Bill 156 has many other flaws. Under this law, agricultural workers would be able to arrest alleged trespassers, yet Bill 156 offers no clear guidance on how farm workers would carry out such arrests. Legally allowing this kind of vigilante justice greatly increases the risk of animal rights advocates being harmed or killed while engaging in direct actions at slaughterhouses or farms. Animal activists, as Canadian citizens who deserve equal protection under the law, should not be subject to such life-threatening risks. Though controversial to some, activists serve a valuable role by holding animal agriculture farmers and companies to account for cruel, unsanitary, and unsafe conditions. Direct actions, such as those that recently occurred at the King Cole Duck Farm and the Les Porgreg pig-breeding facility, expose the inhumane, shameful conditions of animal agriculture facilities. Activist work, already risky, would become exceedingly more difficult and dangerous under Bill 156.

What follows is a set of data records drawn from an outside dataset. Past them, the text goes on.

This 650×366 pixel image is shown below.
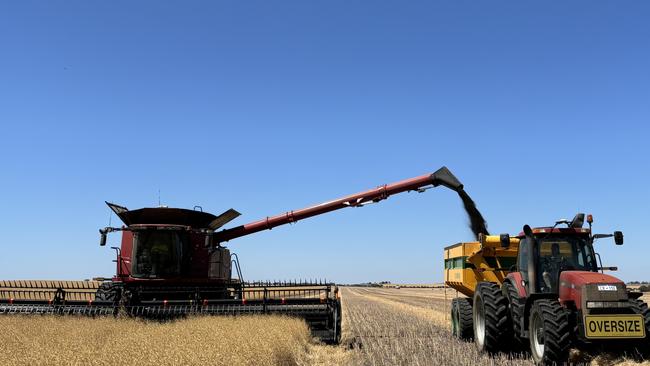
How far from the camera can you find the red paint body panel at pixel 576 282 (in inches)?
275

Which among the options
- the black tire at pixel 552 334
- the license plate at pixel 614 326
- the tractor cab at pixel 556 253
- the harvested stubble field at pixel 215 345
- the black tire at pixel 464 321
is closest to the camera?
the harvested stubble field at pixel 215 345

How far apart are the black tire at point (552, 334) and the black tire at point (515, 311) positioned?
0.83 meters

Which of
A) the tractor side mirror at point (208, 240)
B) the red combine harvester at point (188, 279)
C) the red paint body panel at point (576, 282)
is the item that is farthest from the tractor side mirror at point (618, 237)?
the tractor side mirror at point (208, 240)

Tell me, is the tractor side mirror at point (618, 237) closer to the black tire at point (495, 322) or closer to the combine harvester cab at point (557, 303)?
the combine harvester cab at point (557, 303)

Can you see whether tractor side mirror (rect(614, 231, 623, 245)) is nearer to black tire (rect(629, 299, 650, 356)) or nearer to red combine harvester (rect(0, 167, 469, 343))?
black tire (rect(629, 299, 650, 356))

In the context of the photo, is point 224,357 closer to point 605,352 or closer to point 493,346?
point 493,346

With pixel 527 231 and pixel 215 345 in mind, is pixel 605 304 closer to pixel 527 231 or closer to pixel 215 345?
pixel 527 231

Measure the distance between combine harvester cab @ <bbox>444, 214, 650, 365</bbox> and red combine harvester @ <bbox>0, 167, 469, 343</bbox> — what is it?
328 cm

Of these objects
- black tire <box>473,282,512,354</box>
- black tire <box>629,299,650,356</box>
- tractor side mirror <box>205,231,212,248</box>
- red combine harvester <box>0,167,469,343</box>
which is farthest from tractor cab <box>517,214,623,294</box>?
tractor side mirror <box>205,231,212,248</box>

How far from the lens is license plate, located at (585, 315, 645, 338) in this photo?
6.65 m

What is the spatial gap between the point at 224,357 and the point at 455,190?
8.57 meters

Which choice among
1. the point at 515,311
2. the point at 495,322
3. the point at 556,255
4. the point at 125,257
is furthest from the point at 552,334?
the point at 125,257

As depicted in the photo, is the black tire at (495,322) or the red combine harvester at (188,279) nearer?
the black tire at (495,322)

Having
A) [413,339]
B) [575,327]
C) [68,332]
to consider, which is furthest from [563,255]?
[68,332]
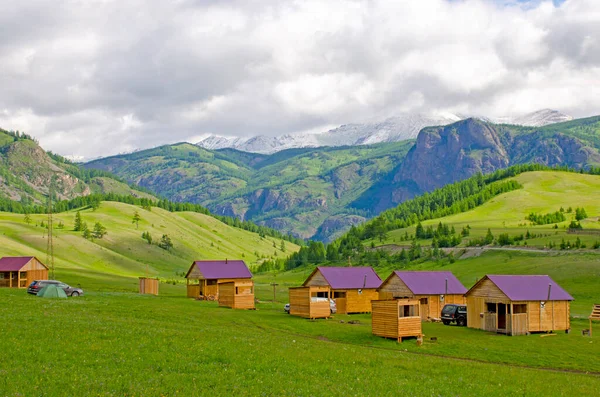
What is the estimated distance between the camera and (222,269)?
321 feet

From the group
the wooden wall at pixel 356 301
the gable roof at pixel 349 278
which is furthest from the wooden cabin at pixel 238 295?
the wooden wall at pixel 356 301

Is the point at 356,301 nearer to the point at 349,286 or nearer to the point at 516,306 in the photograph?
the point at 349,286

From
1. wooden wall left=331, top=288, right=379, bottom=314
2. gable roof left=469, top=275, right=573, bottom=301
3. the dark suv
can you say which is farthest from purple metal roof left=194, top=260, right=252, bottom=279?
gable roof left=469, top=275, right=573, bottom=301

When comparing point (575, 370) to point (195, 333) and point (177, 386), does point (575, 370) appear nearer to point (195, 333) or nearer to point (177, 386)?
point (195, 333)

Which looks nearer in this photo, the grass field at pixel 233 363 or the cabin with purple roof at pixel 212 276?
the grass field at pixel 233 363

COVID-19 is making clear that Canada has a food safety problem—but ag-gag laws like Bill 156, if passed, would only make existing problems worse by further limiting much-needed transparency in the food industry. Whistleblowers and activists provide essential checks on animal agriculture at a time when greater supervision is desperately warranted. Every citizen can agree on the need to protect the biosecurity of Ontario’s foods, but there is no evidence that Bill 156 would achieve that goal—and plenty to indicate that it would accomplish the opposite.
Jesse lives in Ontario. He has degrees in chemistry and engineering. He is interested in the intersection of agriculture, climate change, and policy.